How Would You Reform the Catholic Church?
Recent years have been difficult for many Catholics. In light of the ongoing revelations from the sex abuse scandals, the marginalization of certain people and groups within the Catholic Church, and the oftentimes dramatic infighting, many American Catholics and Catholics around the world are asking themselves whether it is worth it to stay in the Church.
Others, however, are asking themselves how the Church might change. The Boisi Center’s first event of the year brought a diverse panel together to answer the question, “How would you reform the Catholic Church?” The panel featured Richard Gaillardetz of Boston College, Natalia Imperatori-Lee of Manhattan College, Bishop Mark O’Connell of the Archdiocese of Boston, and Phyllis Zagano of Hofstra University, with Mark Massa, S.J. moderating.
Massa began by asking the panelists what the single most important issue is that they would reform in the Church today?
Zagano answered first, asserting that she would allow women to be ordained deacons. She argued that in doing so the Church would be returning to its history because women were ordained deacons in the early centuries of Christianity. She also noted the consistency of such a decision with the belief that we all were created in God’s image—women, as men, can image Christ and gendered arguments for its prohibition should be denied.
O’Connell focused on overcoming the damage caused by the sex abuse crisis. He argued that to process and heal after the scandal and to ensure it is not repeated, the laity must be more involved. He urged the Church to allow more laypeople to participate in its councils, committees, and synods, and he offered that canon law reform could aid in redistributing power in the fight against clericalism. These two reforms, he argued, could begin the move towards inclusive justice and mercy.
Imperatori-Lee advocated for dismantling the seminary system as it currently exists. She argued that part of the problem of clericalism and the abuse crisis is that the problems priests face are exacerbated by the fact that seminarians are educated and formed in isolation from the future congregations in which they will live and serve. Instead, she advocated for models of collaborative formation. For example, the Boston College School of Theology and Ministry offers classes where seminarians and priests study alongside lay people. She affirmed this model and pushed for a more universal adoption of it.

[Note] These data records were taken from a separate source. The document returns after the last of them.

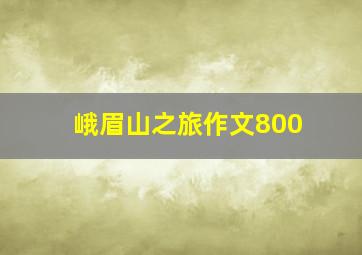 峨眉山之旅作文800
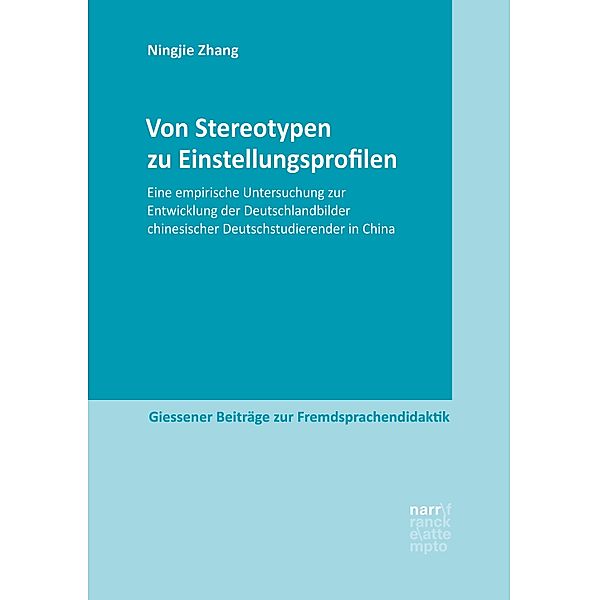 Ningjie Zhang

Von Stereotypen zu Einstellungsprofilen

Eine empirische Untersuchung zur Entwicklung der Deutschlandbilder chinesischer Deutschstudierender in China

Giessener Beiträge zur Fremdsprachendidaktik

narr\f
ranck
e\atte
mpto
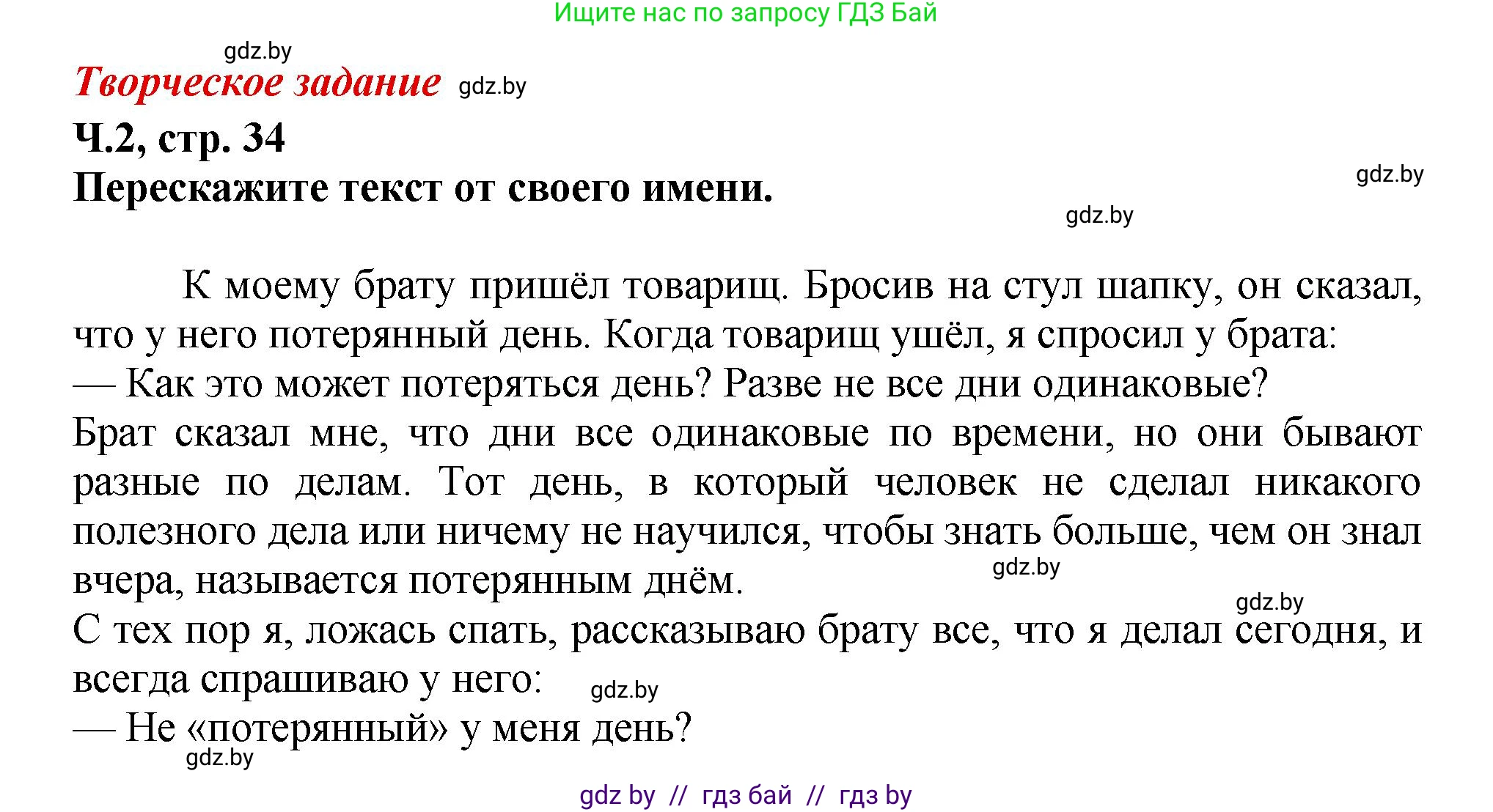 Ищите нас по запросу ГДЗ Бай

gdz.by

Творческое задание gdz.by

Ч.2, стр. 34

Перескажите текст от своего имени.

gdz.by

gdz.by

К моему брату пришёл товарищ. Бросив на стул шапку, он сказал, что у него потерянный день. Когда товарищ ушёл, я спросил у брата:
— Как это может потеряться день? Разве не все дни одинаковые?
Брат сказал мне, что дни все одинаковые по времени, но они бывают разные по делам. Тот день, в который человек не сделал никакого полезного дела или ничему не научился, чтобы знать больше, чем он знал вчера, называется потерянным днём.

gdz.by

gdz.by

С тех пор я, ложась спать, рассказываю брату все, что я делал сегодня, и всегда спрашиваю у него:

gdz.by

— Не «потерянный» у меня день?

gdz.by

gdz by // гдз бай // гдз by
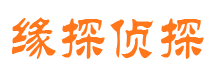 缘探侦探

Gaillardetz argued to reform the relationship between the local Church and the Church hierarchy. He specifically highlighted the relationship between bishops and the communities they serve. Gaillardetz envisioned a Church in which bishops are not ordained to titular sees, but instead are called from and for their local communities in smaller sees to which they are more accountable. This reform, he proposed, would require dividing existing dioceses into smaller jurisdictions, but it would allow bishops to be more active with the faithful as opposed to the honorific model that some episcopal appointments project.
Massa then invited the panelists to either expand on their first point or to highlight a new theological question of interest. Zagano took this opportunity to expand on her first point—the diaconate for women. She highlighted for the audience that no doctrinal law prohibits women’s ordina- tion to the diaconate, only ecclesial law. She illustrated this point with the story of two women ordained to the diaconate as recently as 19th century France.
O’Connell introduced a new point. He perceives a struggle between the strict and lenient interpretations of Church precepts, laws, and beliefs as well as in the discourse between the two. American Catholics are thus faced with a choice between extreme right or left (conservative or progressive) positions with little room for a middle ground. In response to this situation, O’Connell proposed two remedies. One remedy is “to learn to love baseball before one learns the rules of the game.” In this, O’Connell emphasized that learning to love God should be prioritized over engaging in theological debates about canon law. A second remedy is advocating for a centered Catholicism that refuses the demand adherence polemical stances are making from both sides. These, he believes, ought to be enticing for individuals looking to return to the Church, which can be facilitated by a program— comparable to RCIA—to welcome back lapsed Catholics.
Imperatori-Lee made the case for decolonizing the Church. She asserted that many minoritized Catholics, such as women, Latinx, Asian, and African Catholics, have been subjugated and instrumentalized by the Catholic Church. She hopes that someday non-Western Catholics will be able to fully participate in and thus shape the Catholic ecclesial narrative. As she said, “Wounds heal from the margins in.”
Finally, Gaillardetz hopes to find a new theology that gives people a reason to stay in the Catholic Church in the midst of so many reasons to leave. When the Second Vatican Council declared that salvation can be found outside the Church, out of a sense of salvific optimism, the unintended consequence was complacency by Church hierarchy. Gaillardetz envisions a new practical theology that attracts young people and marginalized communities.
The lively Q&A session that followed focused on inclusion within the Catholic Church. The audience raised issues such as the role of “paraecclesial” communities in the Church and women of color in Jesuit institutions of higher education.